When put to the test, the Corolla is beautifully balanced and poised with impressive grip through tight bends. It quickly reaches motorway speed limits and is happy cruising at 70mph. Then in busier city centres, it has sharp acceleration out the starting blocks thanks to improvements to the CVT automatic transmission. This does get a little vocal if pushed too hard, too quickly, but is far more polished than previous versions were.
And the Corolla is refined at higher speeds these days too with barely any road surface or wind noise filtering through and that quieter CVT is much appreciated.
The steering is well weighted with ample driver feedback and the car has drive modes called Eco, Normal and Sport to alter the reactions, and there is a B mode to recoup more energy when braking.
Space & Practicality
The Toyota Corolla is a five-door family car available in Hatchback or Touring Sports body styles. We tested the hatchback model stretching 4,380mm in length, 1,790mm wide and 1,460mm in height with a wheelbase measuring 2,640mm.
Up front there is oodles of space for the driver and passenger to stretch out in complete comfort and all the controls, dials and readouts are perfectly positioned for driver convenience.

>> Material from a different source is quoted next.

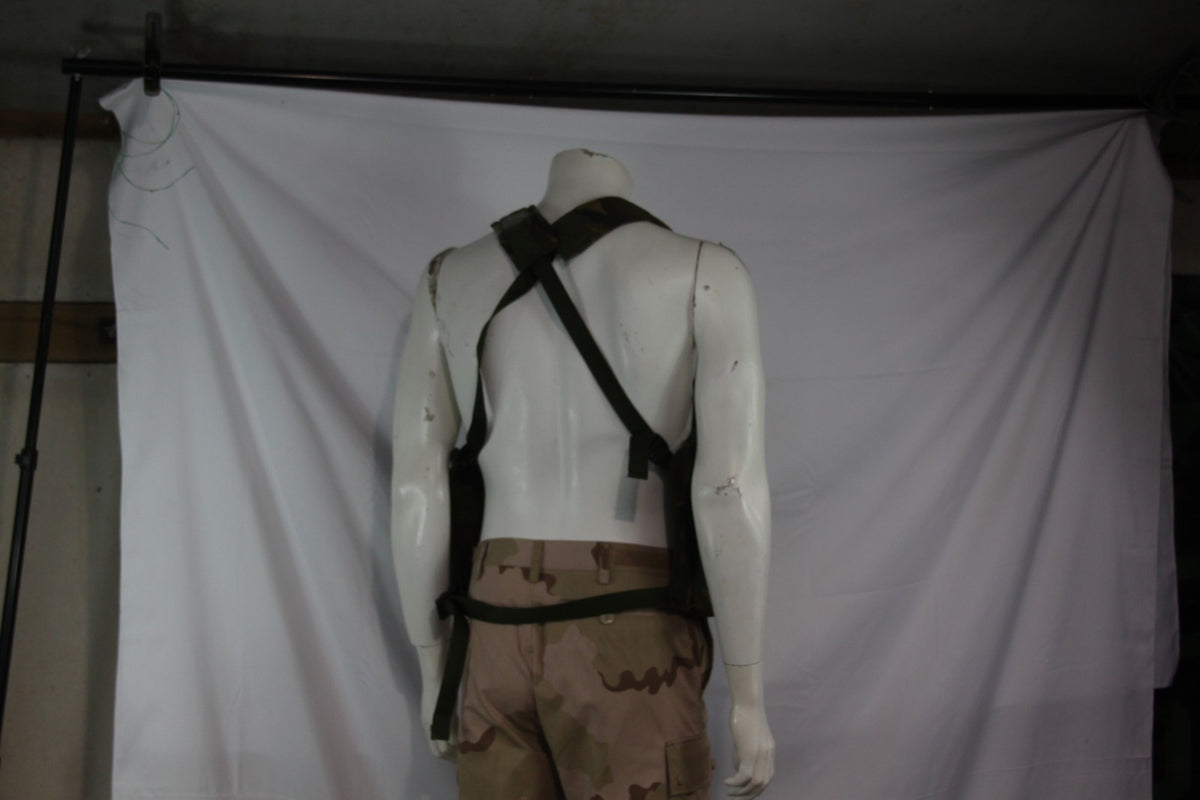 Damaged British DPM Chest Rig Action Vest Camouflage webbing 3959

Space in the back of the car is not quite so notable with limited leg room and passenger head space is also fairly restricted due to the sloping roof design of the Corolla.
There is, however, plenty of room for a trio of youngsters to sit comfortably on a long journey and Isofix fittings to the outer seats make securing a child seat possible.

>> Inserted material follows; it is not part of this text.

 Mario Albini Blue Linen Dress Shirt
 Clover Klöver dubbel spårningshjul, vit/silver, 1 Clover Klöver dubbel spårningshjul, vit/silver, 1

When it comes to storage, the boot can swallow 361 litres of luggage (313 litres on the 2.0-litre version). The Touring Sports models can accommodate 596 litres (581 litres on 2.0-litre versions) and, of course those limits increase considerably with the split-folding rear seats dropped flat.
In addition, there are a number of convenient storage options scattered throughout the cabin, including a glovebox, trays, door bins, a central cubby, seat back pockets and cupholders.
The latest Toyota Corolla line-up costs from £30,210 for the five-door hatchback in Icon trim level powered by the 1.8-litre hybrid electric powertrain. The most expensive version is the Touring Sports Excel car with the 2.0-litre powertrain and this costs £36,860.
Our GR Sport Hatchback, powered by the 1.8-litre hybrid unit, was priced at £32,990 and there were no additional options to bump up the costs any further.
Under WLTP testing, our Corolla could deliver a combined 60.1mpg with carbon emission of 105g/km. This CO2 figure would result in a first-year road tax (or Vehicle Excise Duty) bill of £160 dropping to £155 after 12 months.
For business drivers, the Benefit in Kind tax relief rating is 26 per cent and the car sits in insurance group 17.
Toyota clearly has every confidence in the reliability of the Corolla as reflected in the warranty. The basic three-year, 60,000-mile package can be extended for up to 10 years or 100,000 miles provided regular services are carried out at authorised Toyota workshops.
We get used to carmakers introducing mid-cycle facelifts to their models accompanied by quite a price hike and often the enhancements are barely noticeable.
However, Toyota has really upped the stakes with the latest Corolla. It has a fresh new look, a wealth of improved technology, including advanced safety features. And it features an all-new hybrid system that certainly delivers the goods.
Maybe that explains just why this car is such a world champion.